Un contexte qui serait même perçu comme une “fenêtre d’opportunité” par le secteur. Le rapport du Crea pointe par exemple l’entreprise China Shenhua, la plus grande entreprise de charbon en Chine, qui a qualifié la période allant jusqu’à 2025 de “moment opportun pour la construction de centrales thermiques”. Un superviseur des entreprises chinoises d’Etat s’est quant à lui montré ravi que le groupe énergétique de Mongolie intérieure ait “saisi la fenêtre politique” pour des projets de centrales au charbon.

Un double discours qui peut s’expliquer par les difficultés économiques rencontrées récemment par la Chine. La deuxième économie mondiale a connu une croissance de son produit intérieur brut de 5,2 % l’année dernière, l’une des plus faibles observées depuis des décennies. La chute de certains mastodontes économiques chinois, comme Evergrande dans l’immobilier ou Zhongzhi dans la finance, a certainement poussé Pékin à renforcer son économie par tous les moyens possibles, en dépit du coût environnemental.

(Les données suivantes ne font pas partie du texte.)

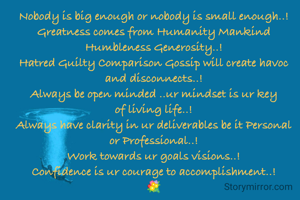 Nobody is big enough or nobody is small enough..!
Greatness comes from Humanity Mankind Humbleness Generosity..!
Hatred Guilty Comparison Gossip will create havoc and disconnects..!
Always be open minded ..ur mindset is ur key of living life..!
Always have clarity in ur deliverables be it Personal or Professional..!
Work towards ur goals visions..!
Confidence is ur courage to accomplishment..!
💐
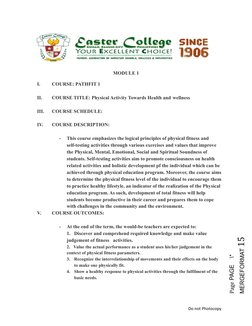 MODULE 1
I.
COURSE: PATHFIT 1
II.
COURSE TITLE: Physical Activity Towards Health and wellness
III.
COURSE SCHEDULE:
IV.
COURS
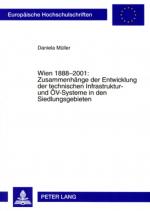 Cover-Bild Wien 1888-2001: Zusammenhänge der Entwicklung der technischen Infrastruktur- und ÖV-Systeme in den Siedlungsgebieten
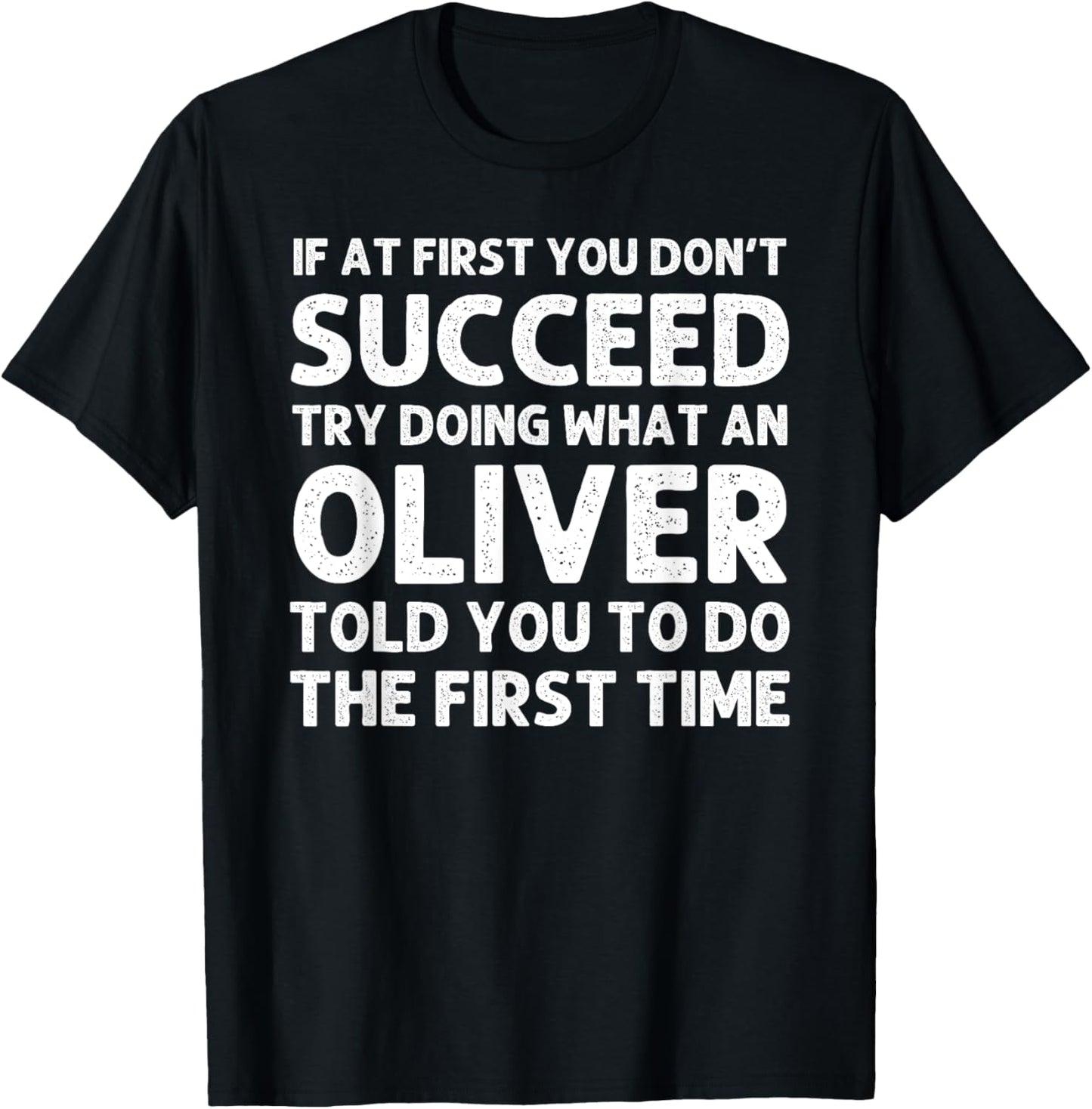 OLIVER Funny Surname Family Tree Birthday Reunion Idea T-Shirt - T-Shirt | Black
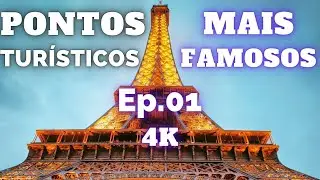 Pontos Turísticos Mais Famosos no Mundo. Ep. 01 - 4K e Full HD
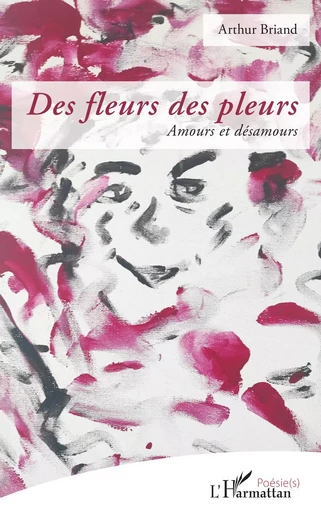 Des fleurs des pleurs - Arthur Briand - Editions L'Harmattan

Car au-delà du niveau d’émissions de CO2, c’est également toute une série d’objectifs climatiques clés qui sont en passe d’être manqués par Pékin : “limiter strictement” la demande de charbon, “contrôler strictement” les nouvelles capacités de production d’électricité à base de charbon, augmenter la part d’énergies à faibles émissions dans la demande d’électricité globale, ou encore augmenter la part des énergies renouvelables dans la demande croissante d’énergie.

Le paradoxe des renouvelables

Le sujet des énergies renouvelables est d’ailleurs sujet à un paradoxe. Selon les chercheurs du Crea, seule “30 % de la croissance de la consommation d’énergie a été couverte par les énergies renouvelables entre 2020 et 2023″, alors que l’objectif fixé était de plus de 50 % sur la période 2020-2025. Les scientifiques estiment désormais qu’il est “très peu probable que cet objectif soit atteint sans un ralentissement de la croissance de la consommation d’énergie”, ce qui ne semble pas vraiment le projet de la Chine à court terme.

Les énergies renouvelables ont même peut-être davantage eu un impact négatif à court terme, notamment dans leur fabrication, alors que la Chine est, de loin, le premier producteur mondial de panneaux solaires et de batteries. L’industrie des renouvelables, très énergivore, aurait pesé à elle seule pour 1 point de la hausse des émissions de CO2, sur les 5,2 % constatés en 2023.

“L’augmentation de la production se traduira par une réduction significative des émissions une fois que les produits seront utilisés”, nuance le rapport, qui précise néanmoins qu’une large partie de la production reste destinée à l’exportation. Mais les chercheurs du Crea insistent sur le fait que ce boom des énergies renouvelables doit permettre à la Chine d’être en capacité d’atteindre ses objectifs climatiques. Encore faut-il que l’impulsion politique suive.